*TASK OBJECTIVE*: Under this line is a listing; return exactly the lines starting at the one with "BMW 520d 3 of 5" and running down to the one with "Slide of Nick Gordon Electrician", and leave out its pictures.
[SOURCE INFORMATION Boundary: Start]
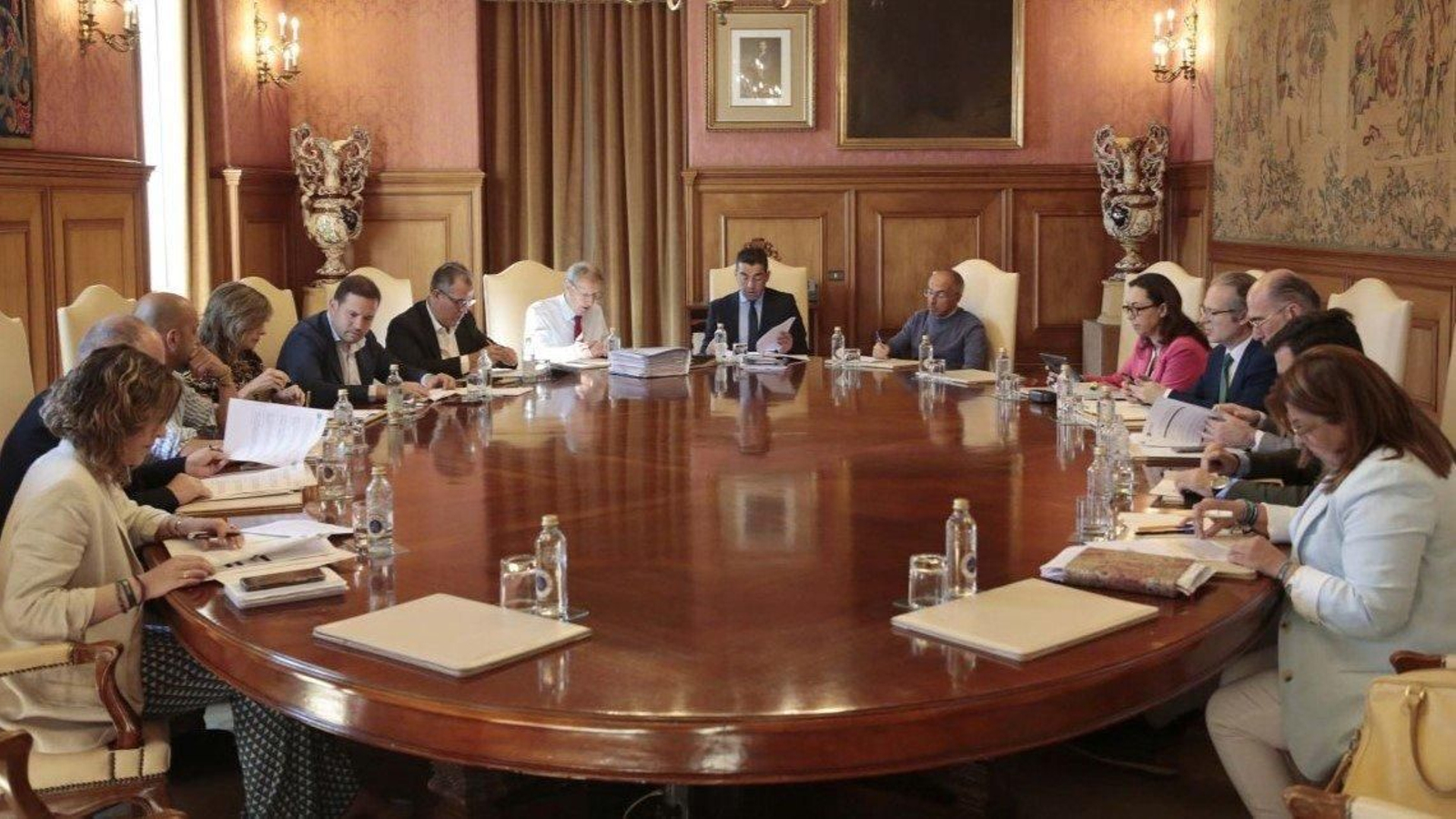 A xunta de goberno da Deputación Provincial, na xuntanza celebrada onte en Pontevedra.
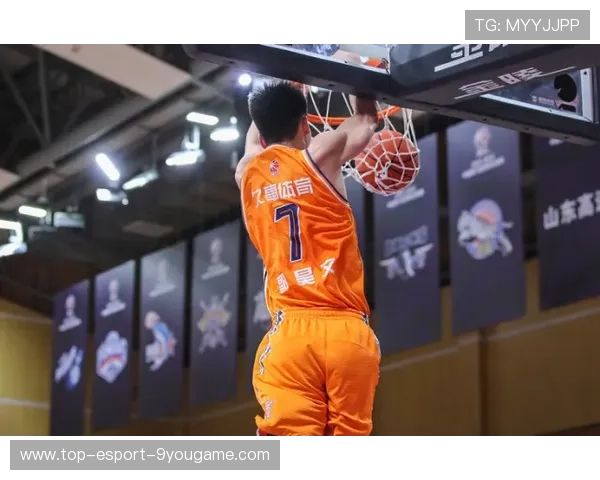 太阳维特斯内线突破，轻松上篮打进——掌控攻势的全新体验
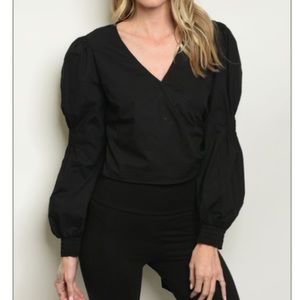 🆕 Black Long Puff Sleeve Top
[SOURCE INFORMATION Boundary: End]
[SOURCE INFORMATION Boundary: Start]
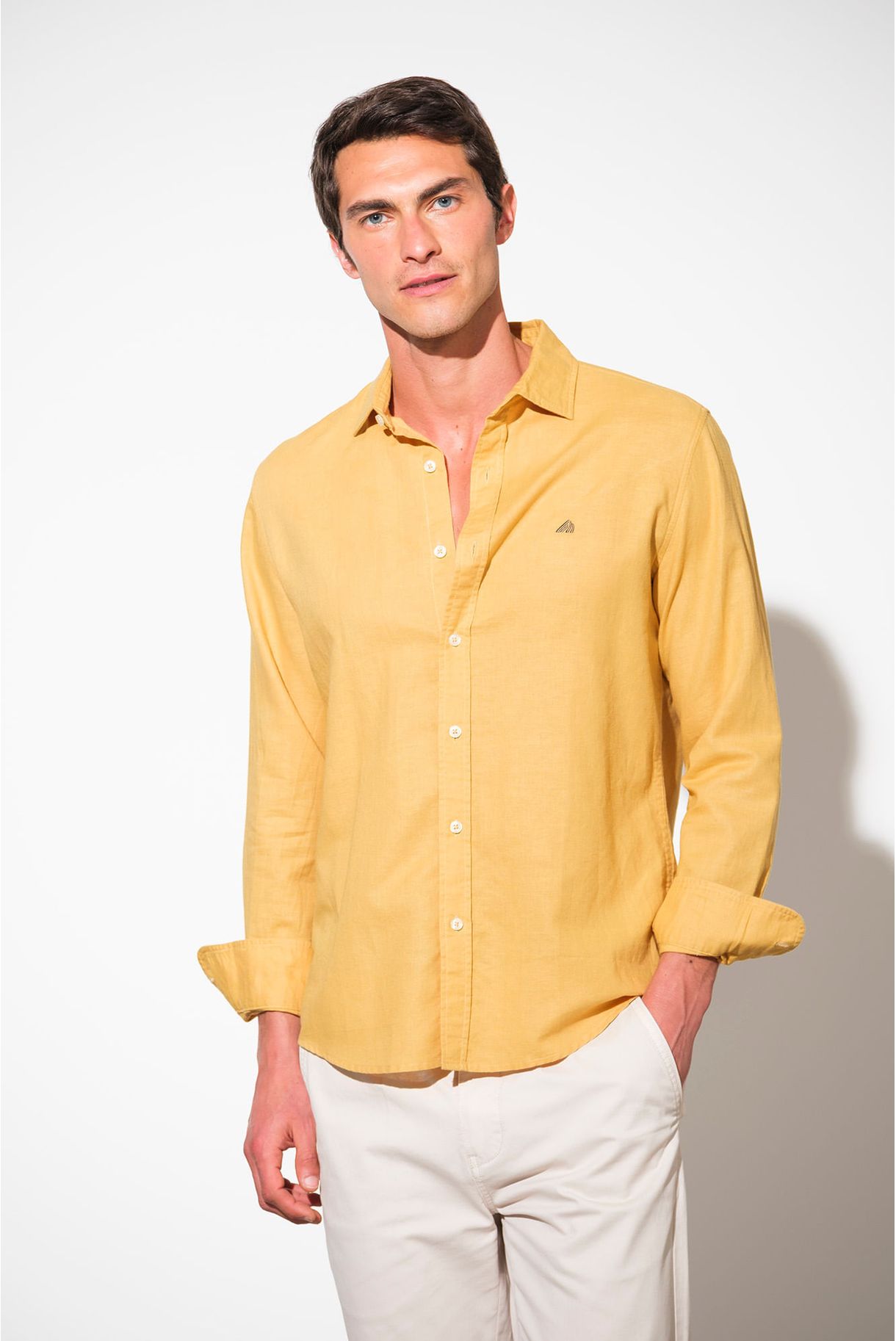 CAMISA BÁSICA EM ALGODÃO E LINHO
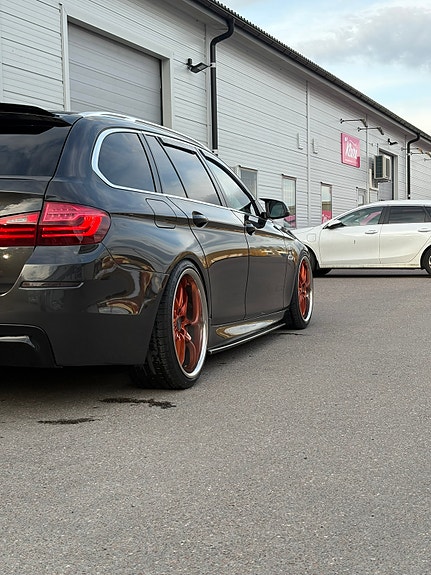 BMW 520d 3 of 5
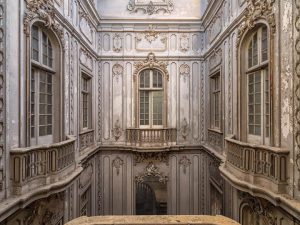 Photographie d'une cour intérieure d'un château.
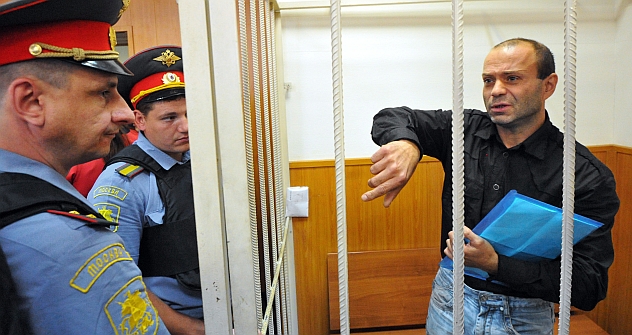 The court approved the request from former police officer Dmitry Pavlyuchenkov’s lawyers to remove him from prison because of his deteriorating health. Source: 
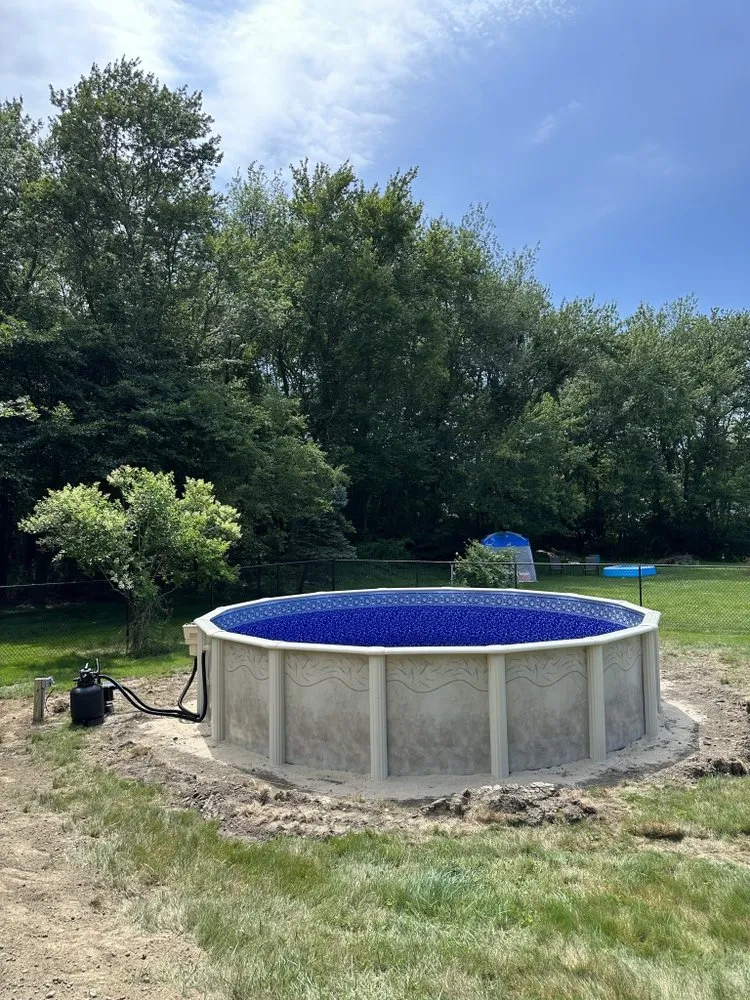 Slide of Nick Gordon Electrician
[SOURCE INFORMATION Boundary: End]
*RESPONSE TO THIS TASK*:
 BMW 520d 3 of 5
 Photographie d'une cour intérieure d'un château.
 The court approved the request from former police officer Dmitry Pavlyuchenkov’s lawyers to remove him from prison because of his deteriorating health. Source: 
 Slide of Nick Gordon Electrician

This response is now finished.